1. Vibe Coding Debugging Hangover

  • the part nobody warns you about (Activity: 2145): The post describes a common AI-assisted rapid prototyping failure mode: an app was built in ~3 days, but the author has spent ~2 weeks debugging slow UI/build/test loops, unclear generated code, oversized functions, ambiguous state variables, and undocumented agent-made decisions. Top technical suggestions were to have Claude generate automated tests to replace repeated manual button-click regression checks, and to develop in smaller phases with continuous debugging so early defects do not become architectural assumptions or dependencies. Commenters framed the issue as partly process-related: defered validation creates a “Gordian knot” where fixes introduce new bugs.
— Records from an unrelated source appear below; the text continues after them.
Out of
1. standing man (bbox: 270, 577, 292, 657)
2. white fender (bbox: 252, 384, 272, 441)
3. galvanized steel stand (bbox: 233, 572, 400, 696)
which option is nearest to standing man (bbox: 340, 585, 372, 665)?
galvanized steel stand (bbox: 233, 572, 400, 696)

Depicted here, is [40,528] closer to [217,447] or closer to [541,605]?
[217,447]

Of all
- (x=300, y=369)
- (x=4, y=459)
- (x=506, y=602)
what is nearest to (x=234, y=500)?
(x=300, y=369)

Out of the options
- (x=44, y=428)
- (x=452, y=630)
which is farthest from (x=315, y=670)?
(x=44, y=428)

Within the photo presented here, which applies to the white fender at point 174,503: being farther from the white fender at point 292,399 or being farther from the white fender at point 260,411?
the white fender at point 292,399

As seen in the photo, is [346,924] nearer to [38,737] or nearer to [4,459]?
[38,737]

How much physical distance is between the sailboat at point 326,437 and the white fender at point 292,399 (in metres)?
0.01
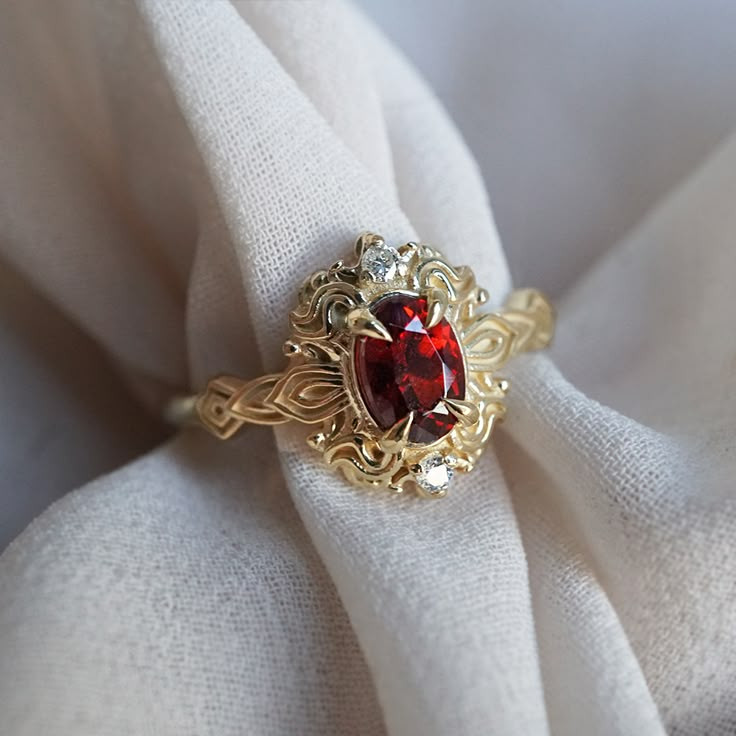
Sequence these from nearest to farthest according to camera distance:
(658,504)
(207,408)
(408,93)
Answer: (658,504), (207,408), (408,93)

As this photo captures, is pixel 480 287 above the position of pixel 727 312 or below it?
below

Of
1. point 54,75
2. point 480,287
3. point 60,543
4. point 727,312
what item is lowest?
point 60,543

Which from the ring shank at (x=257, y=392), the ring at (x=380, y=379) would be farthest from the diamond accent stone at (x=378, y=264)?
the ring shank at (x=257, y=392)

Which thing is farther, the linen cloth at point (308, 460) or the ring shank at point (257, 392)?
the ring shank at point (257, 392)

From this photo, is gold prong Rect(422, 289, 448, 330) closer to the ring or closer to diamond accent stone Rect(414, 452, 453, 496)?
the ring

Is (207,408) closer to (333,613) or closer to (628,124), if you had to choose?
(333,613)

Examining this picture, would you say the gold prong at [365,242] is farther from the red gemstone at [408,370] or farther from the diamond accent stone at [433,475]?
the diamond accent stone at [433,475]

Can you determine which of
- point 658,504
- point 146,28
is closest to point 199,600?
point 658,504

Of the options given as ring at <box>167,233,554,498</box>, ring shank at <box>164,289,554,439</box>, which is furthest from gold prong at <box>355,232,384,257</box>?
ring shank at <box>164,289,554,439</box>
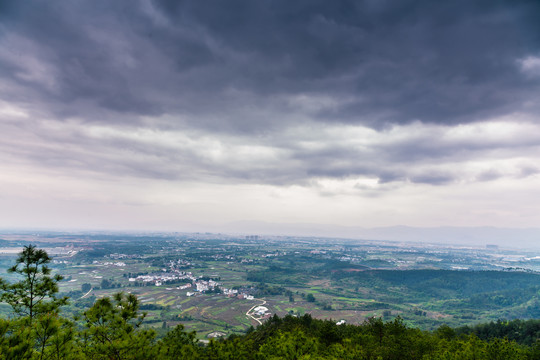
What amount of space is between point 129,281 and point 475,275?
230 metres

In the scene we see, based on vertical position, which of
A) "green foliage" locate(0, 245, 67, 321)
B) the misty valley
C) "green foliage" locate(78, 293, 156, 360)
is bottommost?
the misty valley

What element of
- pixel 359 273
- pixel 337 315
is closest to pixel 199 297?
pixel 337 315

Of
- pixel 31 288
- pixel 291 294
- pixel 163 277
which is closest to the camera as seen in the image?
pixel 31 288

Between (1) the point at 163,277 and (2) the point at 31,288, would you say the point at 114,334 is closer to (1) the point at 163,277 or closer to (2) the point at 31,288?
(2) the point at 31,288

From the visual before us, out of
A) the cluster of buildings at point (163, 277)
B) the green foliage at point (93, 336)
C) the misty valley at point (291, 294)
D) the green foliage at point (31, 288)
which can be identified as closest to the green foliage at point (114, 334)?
the green foliage at point (93, 336)

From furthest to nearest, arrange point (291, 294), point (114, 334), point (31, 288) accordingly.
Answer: point (291, 294) < point (31, 288) < point (114, 334)

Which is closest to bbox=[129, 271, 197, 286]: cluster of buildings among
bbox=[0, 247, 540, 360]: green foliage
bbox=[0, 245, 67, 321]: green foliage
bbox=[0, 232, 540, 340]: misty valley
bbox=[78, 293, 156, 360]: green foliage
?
bbox=[0, 232, 540, 340]: misty valley

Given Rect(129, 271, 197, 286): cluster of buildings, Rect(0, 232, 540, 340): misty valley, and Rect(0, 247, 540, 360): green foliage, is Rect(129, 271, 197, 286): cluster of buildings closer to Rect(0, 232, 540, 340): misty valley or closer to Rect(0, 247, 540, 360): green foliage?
Rect(0, 232, 540, 340): misty valley

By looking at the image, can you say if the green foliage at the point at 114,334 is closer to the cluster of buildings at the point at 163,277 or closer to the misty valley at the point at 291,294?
the misty valley at the point at 291,294

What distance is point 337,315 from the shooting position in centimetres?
11169

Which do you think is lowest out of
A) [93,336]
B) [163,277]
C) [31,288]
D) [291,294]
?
[291,294]

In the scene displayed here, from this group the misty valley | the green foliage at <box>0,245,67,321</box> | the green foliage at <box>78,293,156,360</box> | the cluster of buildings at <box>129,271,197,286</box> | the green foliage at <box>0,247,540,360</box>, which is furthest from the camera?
the cluster of buildings at <box>129,271,197,286</box>

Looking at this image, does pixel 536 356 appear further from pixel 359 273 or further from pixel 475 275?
pixel 475 275

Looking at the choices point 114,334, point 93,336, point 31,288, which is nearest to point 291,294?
point 114,334
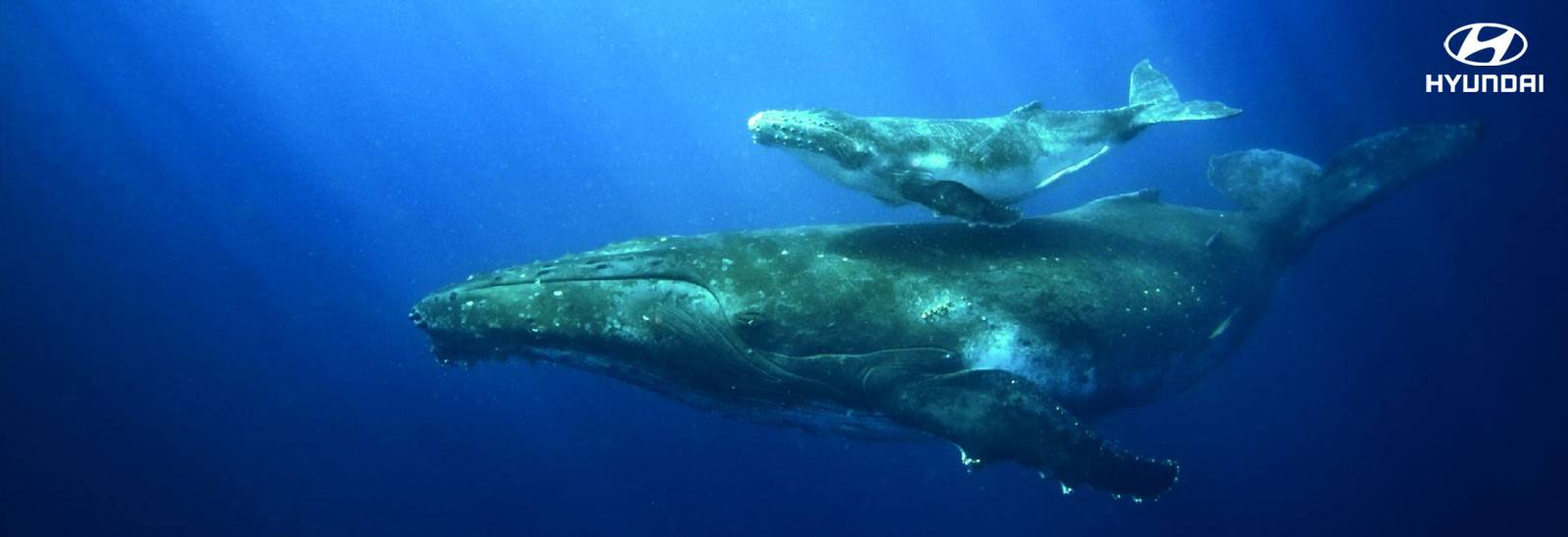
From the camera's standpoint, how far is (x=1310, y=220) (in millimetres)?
9930

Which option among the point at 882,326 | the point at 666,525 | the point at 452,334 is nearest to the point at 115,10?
the point at 666,525

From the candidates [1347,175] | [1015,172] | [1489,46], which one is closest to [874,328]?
[1015,172]

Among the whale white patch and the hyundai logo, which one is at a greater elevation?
the hyundai logo

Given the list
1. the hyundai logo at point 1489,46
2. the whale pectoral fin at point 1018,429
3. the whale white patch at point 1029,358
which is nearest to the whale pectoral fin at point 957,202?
the whale white patch at point 1029,358

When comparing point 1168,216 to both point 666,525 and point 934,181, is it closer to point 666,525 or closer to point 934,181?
point 934,181

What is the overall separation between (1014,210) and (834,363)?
2.13 meters

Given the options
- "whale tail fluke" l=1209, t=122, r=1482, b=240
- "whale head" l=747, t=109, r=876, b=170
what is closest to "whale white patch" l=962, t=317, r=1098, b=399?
"whale head" l=747, t=109, r=876, b=170

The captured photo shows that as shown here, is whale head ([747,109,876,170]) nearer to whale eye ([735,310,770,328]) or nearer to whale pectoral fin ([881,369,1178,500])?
whale eye ([735,310,770,328])

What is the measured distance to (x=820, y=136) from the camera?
21.1 feet

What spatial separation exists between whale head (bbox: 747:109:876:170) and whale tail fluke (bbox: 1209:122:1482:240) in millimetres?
6823

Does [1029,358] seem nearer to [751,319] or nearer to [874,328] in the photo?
[874,328]

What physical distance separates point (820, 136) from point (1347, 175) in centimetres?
827

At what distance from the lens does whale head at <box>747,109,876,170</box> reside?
643 centimetres

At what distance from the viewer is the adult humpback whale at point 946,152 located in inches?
254
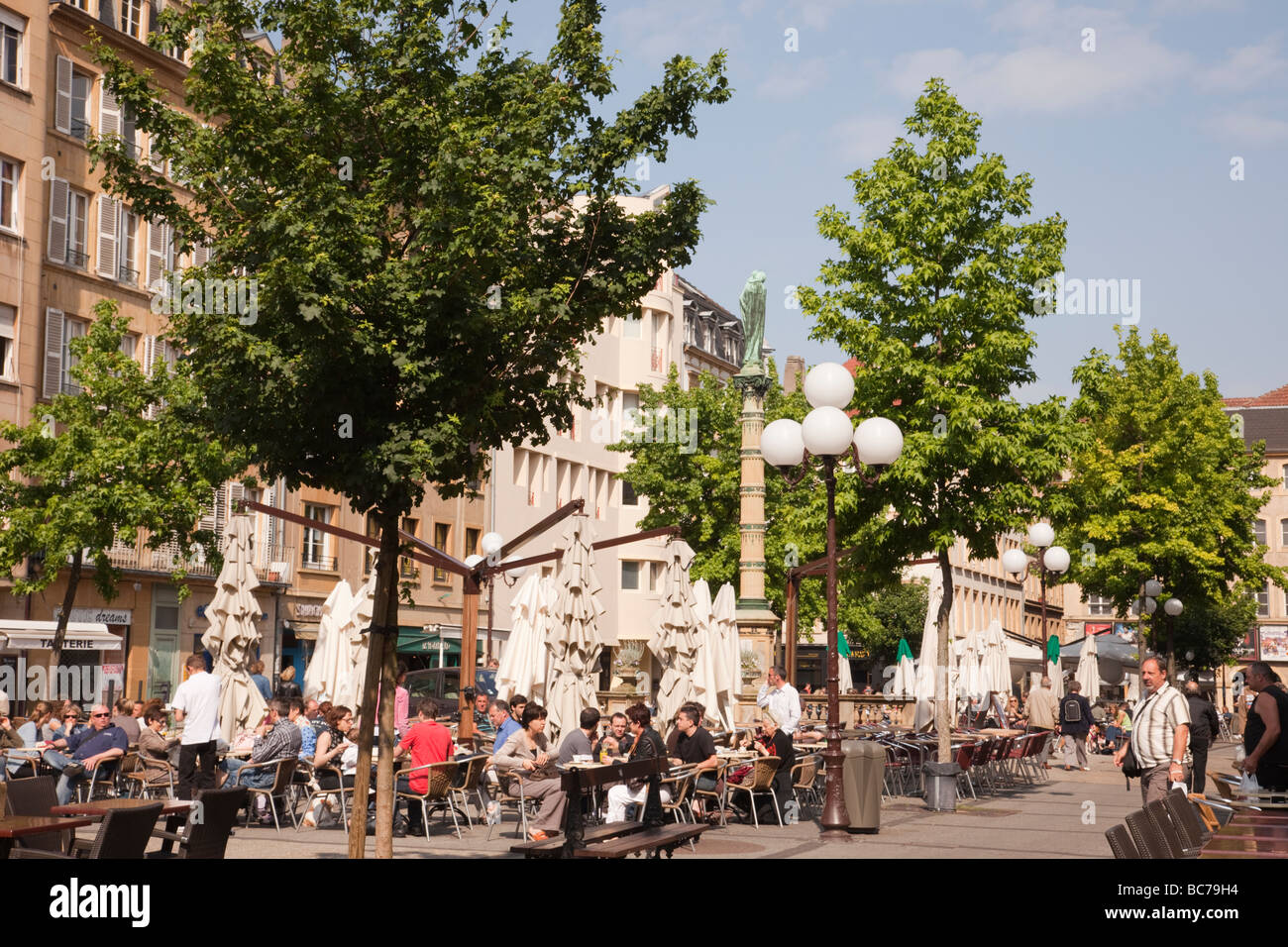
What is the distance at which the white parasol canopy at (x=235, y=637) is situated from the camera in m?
20.4

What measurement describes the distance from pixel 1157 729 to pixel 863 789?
4.08m

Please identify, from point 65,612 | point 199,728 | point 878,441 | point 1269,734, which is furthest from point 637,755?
point 65,612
One harsher take was that this happens when the developer “doesn’t know what [they’re] doing,” implying insufficient engineering discipline rather than an unavoidable cost of building.

    • Several commenters emphasized adding automated tests early rather than manually clicking through UI flows: one suggested asking Claude to generate tests so regressions are caught continuously, while another recommended building in phases and debugging incrementally because “early bugs become assumptions, and then dependencies”—delaying validation can turn fixes into cascading regressions.
    • A commenter recommended Storybloq, described as a Claude Code tool that adds a git-tracked project memory and governance layer. The claimed technical benefit is auditability of agent decisions over time, helping future debugging by preserving why prior implementation choices were made.
  • thanks Claude (Activity: 2239): The image is a non-technical meme/tweet screenshot joking that AI tools like Claude increase the speed of prototyping and abandonment: “thanks to AI i create and abandon projects 4x faster.” In context, the post extends the joke to buying more domains and “vibe coding” via ijustvibecodedthis.com; the image is here: https://i.redd.it/7oz5ncnq8pzg1.png. Comments frame this as a humorous but real critique of AI-assisted development: LLMs lower the cost of generating ideas and prototypes, but shipping, productionizing, and user adoption remain the hard parts.

AI Discords

Unfortunately, Discord shut down our access today. We will not bring it back in this form but we will be shipping the new AINews soon. Thanks for reading to here, it was a good run.